The SEC also brought civil charges against the company, Natural Blue Resources Inc., and the consultants, Joseph A. Corazzi of Albuquerque and James E. Cohen of Windermere, Fla.
The agency said Natural Blue was a privately held company in Nevada that went public in August 2009 by merging with a publicly traded company. Anaya served as CEO from August of 2009 through January of 2011.
The SEC accused Corazzi and Cohen of perpetrating “a fraudulent scheme” to conceal their “disciplinary histories” in order to control the company and to receive “money and significant shares of stock, all the while making decisions that resulted in no revenues or viable business operations.”
An SEC order issued Wednesday said Anaya, without admitting or denying the findings in the SEC’s order, had agreed to a five-year ban from participating in any offering of a penny stock.
In a news release, the SEC said Anaya, an attorney and lobbyist based in Santa Fe, “has cooperated extensively with the SEC’s investigation.”

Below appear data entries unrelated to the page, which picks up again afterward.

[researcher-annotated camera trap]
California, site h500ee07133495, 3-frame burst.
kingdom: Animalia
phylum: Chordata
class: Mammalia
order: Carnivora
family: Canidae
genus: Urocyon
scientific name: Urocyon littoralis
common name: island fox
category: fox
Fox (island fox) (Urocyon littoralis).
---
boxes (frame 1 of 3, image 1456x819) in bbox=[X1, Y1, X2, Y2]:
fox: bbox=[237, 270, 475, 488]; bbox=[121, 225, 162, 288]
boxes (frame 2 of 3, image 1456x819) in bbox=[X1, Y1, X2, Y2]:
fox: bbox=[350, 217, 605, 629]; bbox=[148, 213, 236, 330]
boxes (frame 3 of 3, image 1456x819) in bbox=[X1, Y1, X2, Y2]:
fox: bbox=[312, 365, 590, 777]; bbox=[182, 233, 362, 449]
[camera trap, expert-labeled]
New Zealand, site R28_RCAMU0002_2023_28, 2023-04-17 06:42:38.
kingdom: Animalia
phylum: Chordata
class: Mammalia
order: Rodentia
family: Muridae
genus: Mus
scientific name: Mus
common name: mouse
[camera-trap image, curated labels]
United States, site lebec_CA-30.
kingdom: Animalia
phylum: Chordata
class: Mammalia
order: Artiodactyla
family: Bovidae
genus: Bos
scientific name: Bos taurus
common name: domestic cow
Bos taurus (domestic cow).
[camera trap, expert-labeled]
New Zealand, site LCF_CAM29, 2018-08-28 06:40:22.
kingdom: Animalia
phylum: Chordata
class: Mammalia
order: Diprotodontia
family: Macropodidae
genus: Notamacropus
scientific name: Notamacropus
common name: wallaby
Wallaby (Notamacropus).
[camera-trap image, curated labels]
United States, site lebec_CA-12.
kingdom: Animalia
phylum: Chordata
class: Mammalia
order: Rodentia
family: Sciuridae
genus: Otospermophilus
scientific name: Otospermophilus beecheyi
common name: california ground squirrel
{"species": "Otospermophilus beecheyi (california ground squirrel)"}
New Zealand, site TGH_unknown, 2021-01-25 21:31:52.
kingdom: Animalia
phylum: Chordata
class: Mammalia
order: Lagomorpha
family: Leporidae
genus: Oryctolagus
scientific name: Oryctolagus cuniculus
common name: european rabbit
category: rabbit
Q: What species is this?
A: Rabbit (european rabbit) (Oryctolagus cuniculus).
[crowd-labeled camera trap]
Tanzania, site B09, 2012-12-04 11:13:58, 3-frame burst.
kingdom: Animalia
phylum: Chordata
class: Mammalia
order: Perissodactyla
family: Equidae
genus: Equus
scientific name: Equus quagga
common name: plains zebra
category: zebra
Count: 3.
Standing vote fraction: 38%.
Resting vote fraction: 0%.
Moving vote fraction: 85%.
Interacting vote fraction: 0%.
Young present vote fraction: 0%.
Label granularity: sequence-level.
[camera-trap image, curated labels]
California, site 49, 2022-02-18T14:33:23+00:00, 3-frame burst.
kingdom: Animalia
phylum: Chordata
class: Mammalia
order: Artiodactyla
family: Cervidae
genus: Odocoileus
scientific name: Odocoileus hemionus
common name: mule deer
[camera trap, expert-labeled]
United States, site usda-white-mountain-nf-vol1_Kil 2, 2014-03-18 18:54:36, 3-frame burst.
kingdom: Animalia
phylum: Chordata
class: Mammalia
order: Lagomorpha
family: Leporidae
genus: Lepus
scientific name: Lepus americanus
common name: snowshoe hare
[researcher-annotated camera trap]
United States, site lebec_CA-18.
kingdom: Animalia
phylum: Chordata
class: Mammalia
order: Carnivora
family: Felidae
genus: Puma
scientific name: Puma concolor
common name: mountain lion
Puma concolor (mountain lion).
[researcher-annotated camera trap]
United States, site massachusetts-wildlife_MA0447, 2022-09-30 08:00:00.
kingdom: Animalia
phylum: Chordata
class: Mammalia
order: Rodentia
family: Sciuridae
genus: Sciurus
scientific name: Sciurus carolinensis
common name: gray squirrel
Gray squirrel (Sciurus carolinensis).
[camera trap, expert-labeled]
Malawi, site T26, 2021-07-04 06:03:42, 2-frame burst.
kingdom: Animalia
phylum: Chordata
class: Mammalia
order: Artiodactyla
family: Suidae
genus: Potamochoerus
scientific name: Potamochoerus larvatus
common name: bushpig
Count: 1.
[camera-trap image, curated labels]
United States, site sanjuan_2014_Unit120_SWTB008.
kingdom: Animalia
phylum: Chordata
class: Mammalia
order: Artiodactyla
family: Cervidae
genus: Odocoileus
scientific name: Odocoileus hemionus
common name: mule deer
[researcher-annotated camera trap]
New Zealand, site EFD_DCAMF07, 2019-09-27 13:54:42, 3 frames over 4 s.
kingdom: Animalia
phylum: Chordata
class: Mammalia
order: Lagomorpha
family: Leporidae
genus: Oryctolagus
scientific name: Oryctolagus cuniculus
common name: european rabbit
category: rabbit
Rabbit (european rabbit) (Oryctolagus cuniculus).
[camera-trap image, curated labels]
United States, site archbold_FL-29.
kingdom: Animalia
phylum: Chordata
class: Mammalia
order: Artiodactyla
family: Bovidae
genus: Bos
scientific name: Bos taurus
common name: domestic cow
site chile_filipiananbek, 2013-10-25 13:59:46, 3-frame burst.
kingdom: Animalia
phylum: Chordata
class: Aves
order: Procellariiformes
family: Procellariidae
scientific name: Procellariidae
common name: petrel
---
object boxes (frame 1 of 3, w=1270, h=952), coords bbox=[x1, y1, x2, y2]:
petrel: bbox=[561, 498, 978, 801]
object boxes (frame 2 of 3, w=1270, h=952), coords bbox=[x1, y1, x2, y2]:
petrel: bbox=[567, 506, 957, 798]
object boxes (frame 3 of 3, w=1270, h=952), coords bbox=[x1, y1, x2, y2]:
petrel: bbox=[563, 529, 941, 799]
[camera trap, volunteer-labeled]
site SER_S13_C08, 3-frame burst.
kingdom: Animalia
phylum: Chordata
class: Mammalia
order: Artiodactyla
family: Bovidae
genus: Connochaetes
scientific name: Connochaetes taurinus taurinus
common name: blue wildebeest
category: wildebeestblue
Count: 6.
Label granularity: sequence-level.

Anaya served as governor of New Mexico from 1983 to 1986 and attorney general from 1975 to 1978.
Corazzi settled a 2002 SEC civil action by agreeing never to act as an officer or director of a public company again. The SEC charged that as CEO of Las Vegas Entertainment Network Inc., Corazzi had overstated the value of the company’s assets.
Corazzi did not admit or deny the allegations, but he agreed to pay $75,000 in civil penalties.
The SEC order said Cohen had been sentenced by a state court in New York to one to three years in prison and paid $545,000 in restitution after pleading guilty to attempted enterprise corruption and attempted grand larceny.
Attorneys for Anaya and Corazzi could not be reached Wednesday. Phone calls placed to Anaya’s Santa Fe office were not answered.
According to the order, Anaya misled Natural Blue investors when he failed to disclose Corazzi and Cohen’s legal problems and that they “exercised substantial influence and control over Natural Blue as de facto officers.” The order said Anaya knew of the men’s history and knew they were acting as de facto officers.
The SEC said Anaya and his successor, Erik Perry, “deferred to Cohen and Corazzi in derogation of their responsibilities” as CEO and board chairman.
Perry, whom the SEC says moved to Sofia, Bulgaria, from Beverly, Mass., in 2011, has agreed to a $150,000 penalty and a permanent ban from acting as an officer or director of a public company.
“Natural Blue’s purported mission was to create, acquire or otherwise invest in environmentally friendly companies,” the order said.
Among other things, the company planned “to locate, purify and sell water recovered from underground aquifers in New Mexico,” an idea the order said was “formulated by, among others, Anaya.”
The SEC said Natural Blue used office space in Florida, where Cohen had a private office.
“Virtually all of the officers and directors first appointed at Natural Blue after it became a public company were recommended to the board by Cohen and Corazzi (who had installed their associates on the board when Natural Blue was still private),” the order said.
The SEC charges Cohen “orchestrated” the merger that made Natural Blue a publicly traded company. Since Cohen and Corazzi couldn’t serve openly as officers or directors, they “pressured the board of directors and Natural Blue executives into approving the consultancy agreements with JEC Corp., Cohen’s family-owned company,” the order said.
The SEC said the men recommended virtually all of the people who filled board seats or were key officers and that most of those people “had a significant preexisting business and/or social relationship to Cohen or Corazzi.”
The order said that while Anaya was CEO, he could not get financial records from Natural Blue’s chief financial officer, who was “an associate of Cohen’s with whom Cohen shared office space.”
The SEC said Cohen and Corazzi “orchestrated a total change of corporate control for Natural Blue without involving Anaya in any of the negotiations.”
By the time Anaya resigned in January 2011, his control of “nearly all day-to-day management issues was usurped” by Cohen and Corazzi.
The SEC said Cohen and companies affiliated with Cohen received $350,000 in payments from May 2009 to August 2010. Companies affiliated with Corazzi were paid $171,000.
Through family members and business entities, Cohen and Corazzi controlled about 16 percent of Natural Blue stock, according to the order.